* **Что нужно сделать**
Переведите на английский язык следующее предложение из текста о двустишиях Геррика: «Цикличность сюжета усилена зеркальной симметрией: тематическое слово «Love» открывает и закрывает текст».

* **Исходный текст**
Нарративность и эмоции — универсальные свойства человеческого мышления [см.: Hogan 2003]. В лирике они имеют жанрово определяемые особенности, которые объясняют ее когнитивную природу.

Рассмотрим несколько примеров.

Начнем с английского поэта XVII в. Роберта Геррика. Современник Шекспира, Геррик признан величайшим английским поэтом-песенником. Он уступает великому Барду в глобализме, но не в количественном отношении: он написал 2 500 стихотворений разных жанров — двустиший, элегий, эпитафий, эпиграмм, поэм, баллад, гимнов. Все стихотворения Геррика взяты из сборника «Геспериды» (1648), нумерация стихотворений задана в сборнике самим поэтом [Herrik 1898]. <Перевод с англ. этих двустиший и всех рассматриваемых далее стихотворений — наш. Л. Т.)>

 

29. LOVE, WHAT IT IS.

Love is a circle that doth restless move

In the same sweet eternity of love.

 

29. ЛЮБОВЬ, ЧТО ЭТО.

Любовь есть круг, движѝмый неустанно

Одной лишь сладостною вечностью любви.

 

30. PRESENCE AND ABSENCE.

When what is lov'd is present, love doth spring;

But being absent, love lies languishing.

 

 

30. РЯДОМ И ВДАЛИ

Когда любимая с тобой, родник любви играет;

Когда ж вдали она, любовь томится, тает.

В первом из этих двустиший сюжет как будто подменяется генерализующей дефиницией, но она носит сюжетный характер. «Героем» сюжета — генератором вечного движения — является сама Любовь. Абстрактность героя определяет незаполненность пространственного фрейма, который, однако, геометрически очерчен определенно и является динамичным: движущийся круг. Временной фрейм также цикличен и актуализирует универсальную повторяемость «сюжета любви» в жизни человека. Это пример актуализации категории частотности в минималистской форме, которая порождает проекции бесчисленных воплощений сценария любви (счастья) в каждом поколении, в жизни каждого отдельного человека. Эпитет «sweet» окрашивает мир этой вечной истории оценочно и отражает гедонистическое мировоззрение поэта, который здесь говорит «голосом» своего alter ego — лирического субъекта повествования, философа-эпикурейца.   

Цикличность сюжета усилена зеркальной симметрией: тематическое слово «Love» открывает и закрывает текст. Метричность же этого двустишья нарушена: первая дактиллическая стопа сменяется хореической, следующая синтагма-клауза начинается с амфибрахия, но завершается ямбической стопой. Вторая строка начинается с пиррихия и спондея (два пропущенных ударения, а потом — два сверхсхемных ударения), в заключительной синтагме общий ямбический размер нарушается в середине пиррихием. Спондей, усиленный аллитерацией (same sweet eternity), замедляет темп чтения, создает паузу на главном образе, на его оценочном аспекте:  

 

Love is a cir-cle / that doth rest-less move

In the same sweet e-ternity of love.

/_ _ /_ | _ _ /_ / |

_ _ / / _ /_ _ _ /||

 

Контрметричность создает и прозаическую интонацию, которая динамизирует цикличность сюжета и образа, что подобает философско-медитативному характеру текста.

* **Исходные данные**
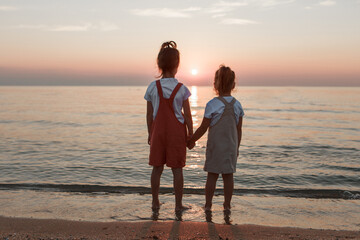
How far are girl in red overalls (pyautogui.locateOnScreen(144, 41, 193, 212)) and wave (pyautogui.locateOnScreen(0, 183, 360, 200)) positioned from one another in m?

* **Результат выполнения**
The cyclicity of the plot is reinforced by mirror symmetry: the thematic word "Love" opens and closes the text.